Scott (Ant-Man) Lang begs for employment, gets arrested because he’s a sucker for empty consumerism, gets divorced from his perfect wife, has to care for his sick daughter, fails at his career as superhero, begs for employment again, gets nagged at by his cropped haired feminist ex-wife, gets mocked by teenage superheroes, ends up stalking Tony Stark as he makes out with a hot young girl, gets a pity job and ends up living in a box, the only thing that a pathetic loser like Ant Man can afford to live in.

Seriously, I’ve never read anything more depressing in my entire life, and it’s all done in a jokey, carefree tone with Ant Man himself acting as the most pathetic narrator imaginable.

It’s a celebration of powerlessness, of being a man completely and utterly without balls, without pride, without dignity, without anything other than the sense of duty that he has to do what his ex-wife tells him to do and to look after his sick daughter, but only when she allows him the privilege of doing so.

I guess you could say that Ant Man is the comic book personification of the feminised liberal man of 2015. He’s a loser, knows that he’s a loser, and he’s happy to remain a loser.
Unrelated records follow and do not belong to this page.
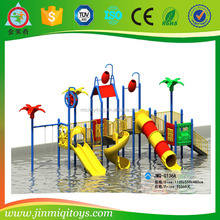 newest innovative largest water park, outdoor water park, outdoor water parks JMQ-G136A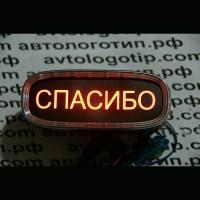 Проектор заднего бампера СПАСИБО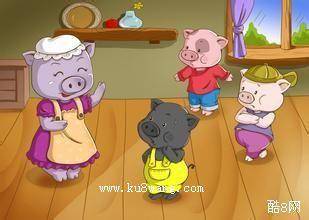 三只小猪上幼儿园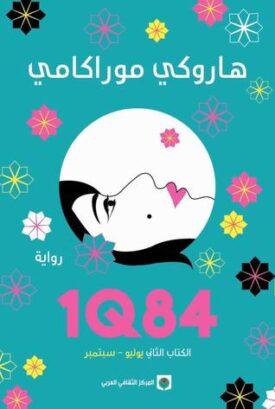 1Q84 الكتاب الثاني يوليو – سبتمبر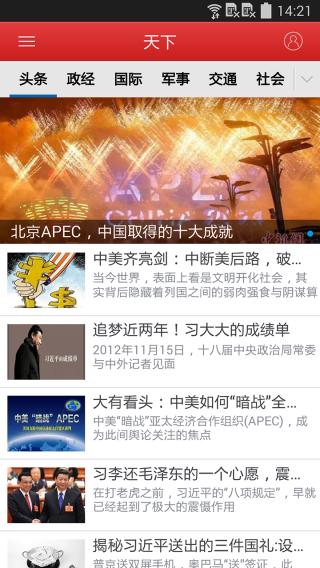 中国水运报截图(2)
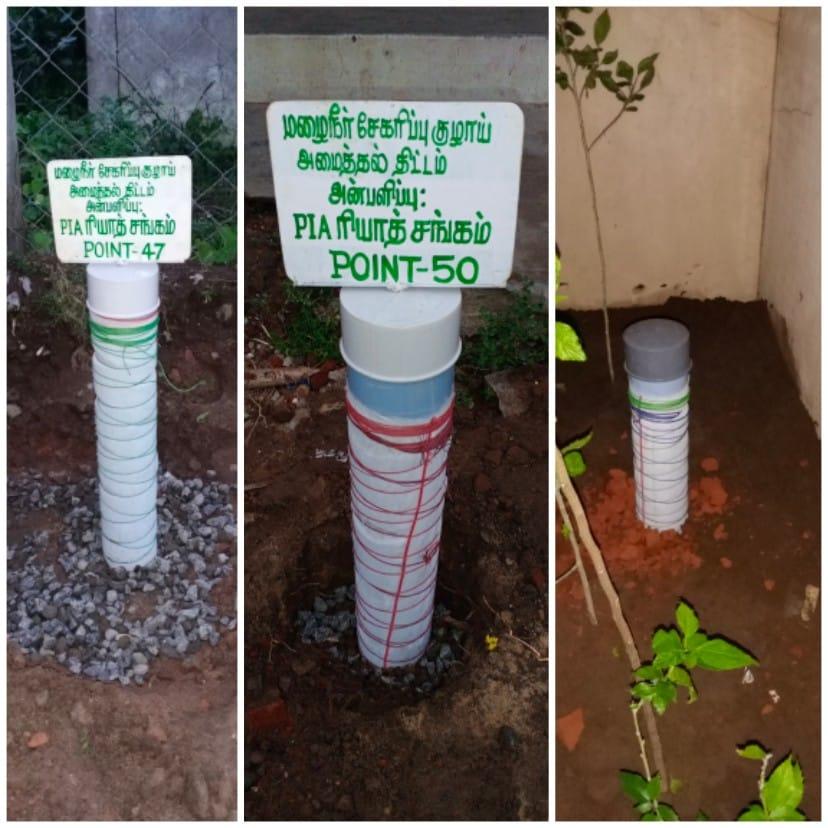 Rain Water Harvesting 3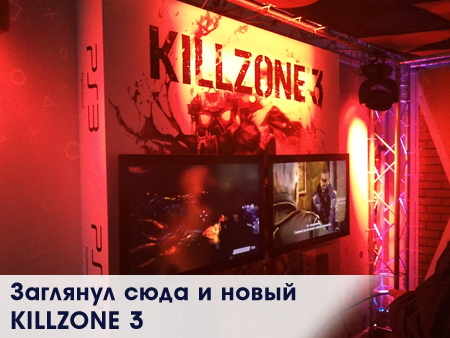 PlayStation на Red Bull: Crashed Ice 2011 ps3zone.ru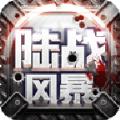 陆战风暴手机必赢亚洲56.net正版官方网站下载 v6.6.0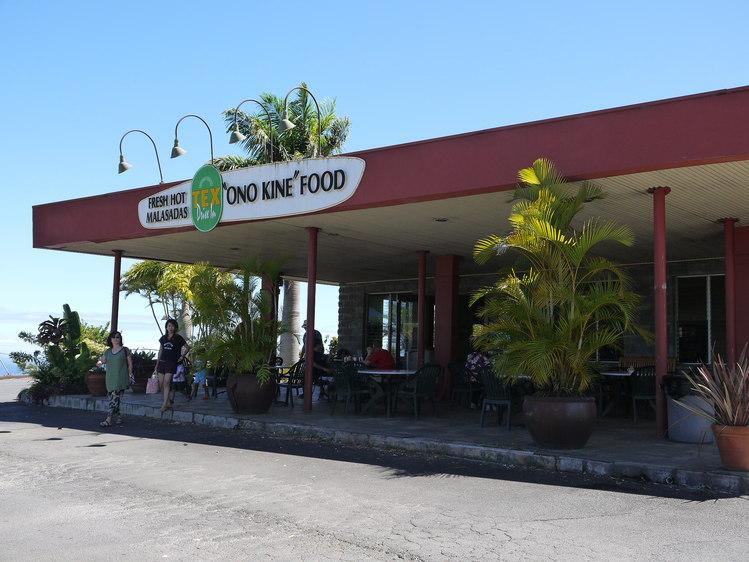 ハワイ島の名レストランたち_a0224731_0304677.jpg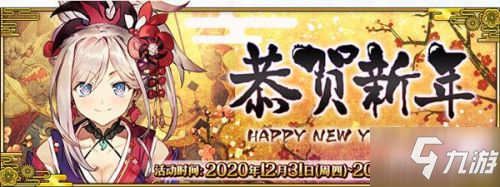 FGO国服2021新年活动:新年福袋2021/国服新年卡池/杨贵妃体验关卡
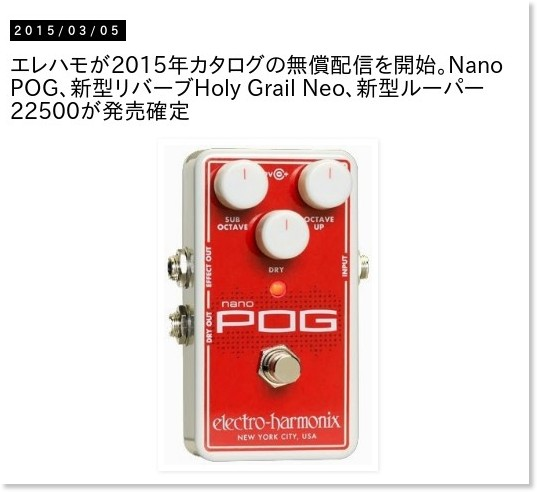http://gear-otaku.blogspot.jp/2015/03/ehx-nano-pog-holy-grail-neo-22500.html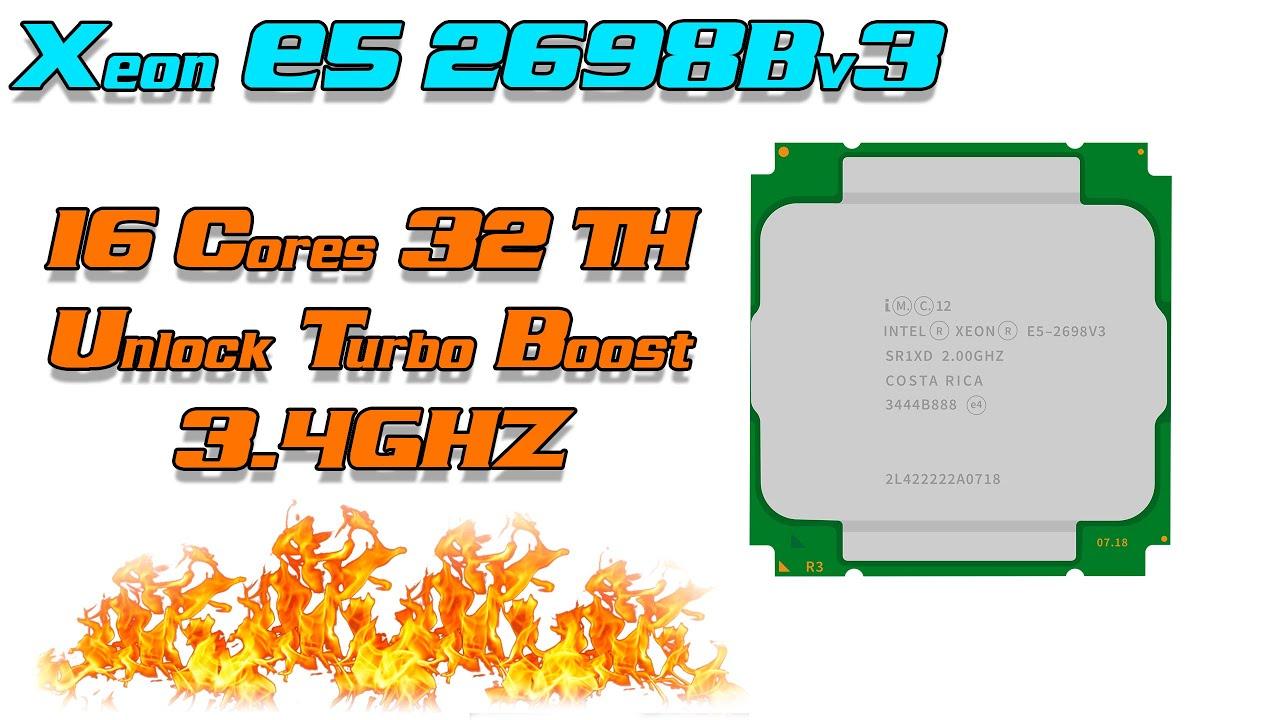 Король процессоров на LGA2011-3. ТОП Xeon E5 2698Bv3 (16/32), сравнение с E5 2678v3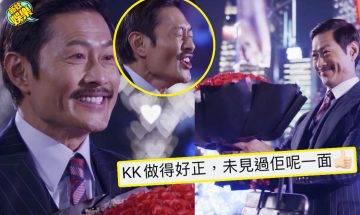 【大叔的愛】黃德斌、簡慕華再演夫婦!反差萌演出「少女心」、拍拖21年太太:笑到噴飯!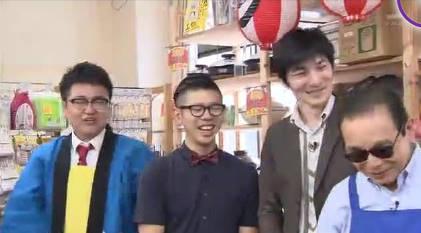 タモリ倶楽部 20180907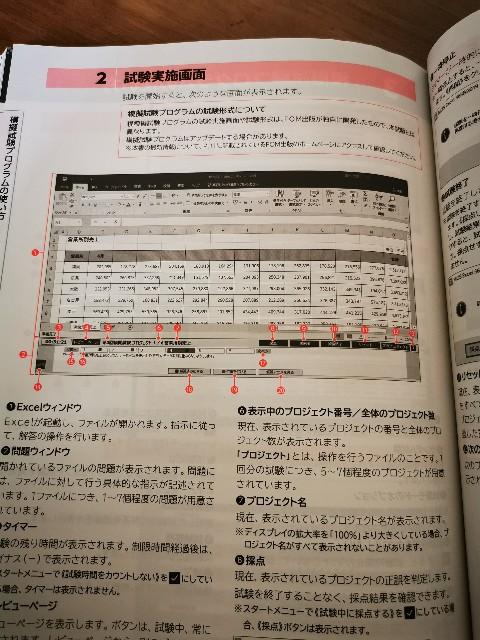f:id:syumidouraku:20201008214041j:image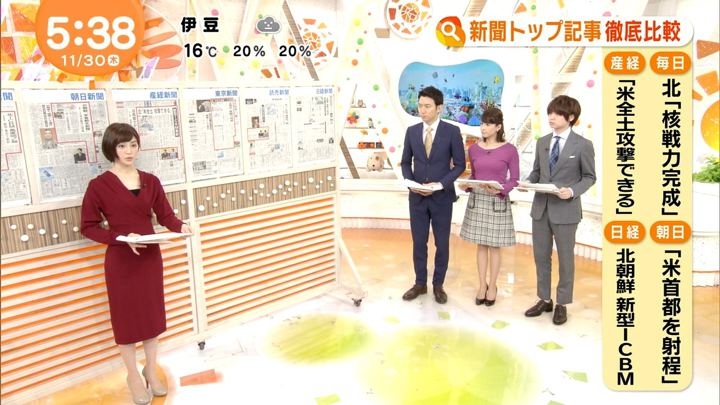 2017年11月30日宮司愛海の画像05枚目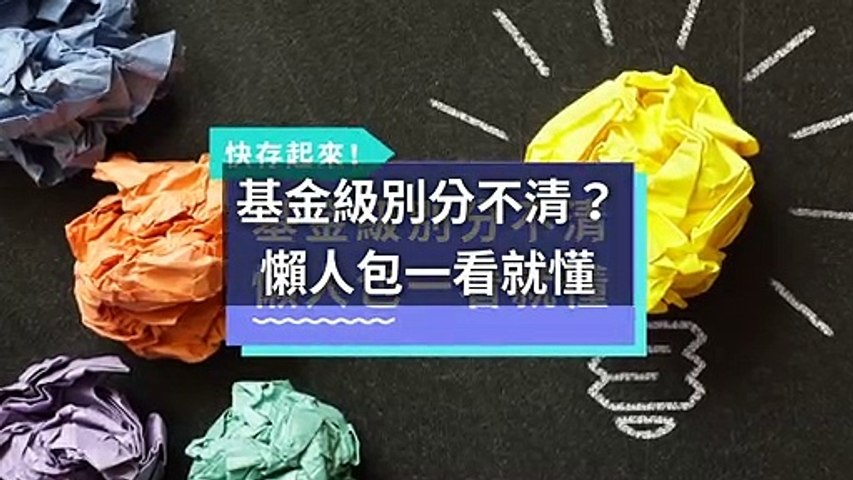 newscnyes_curation-news.cnyes.com|newscnyes_curation_desktop_middle-copy1-20200312-18:59
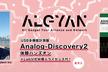 LabVIEW無料進呈!USB多機能計測器Analog Discovery2体験ハンズオン@東京②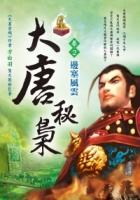 大唐秘梟(卷2):邊塞風雲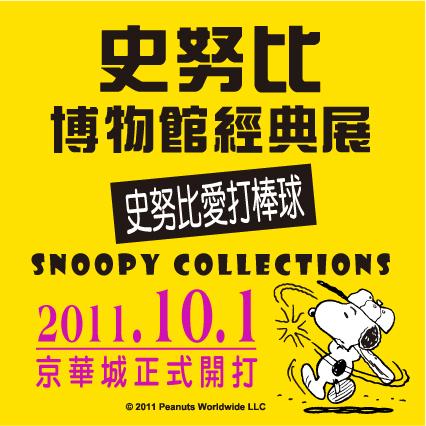 Snoopy博物館經典展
This is not a superhero, it’s Marvel comics looking at its readers, and reflecting that image of their readers into their comic books. Writer Nick Spencer obviously thinks that his readers will identify with Ant Man, and that tells me that he sees his readers as middle aged, emasculated, unemployed, part time Dad’s with visitation hours and desperation dominating their utterly depressing lives. Hey, it’s the liberal dream I guess. So, in the final equation, this book wasn’t completely useless. It was illustrative, and told me everything I needed to know about how Marvel Comics views it’s remaining readership base.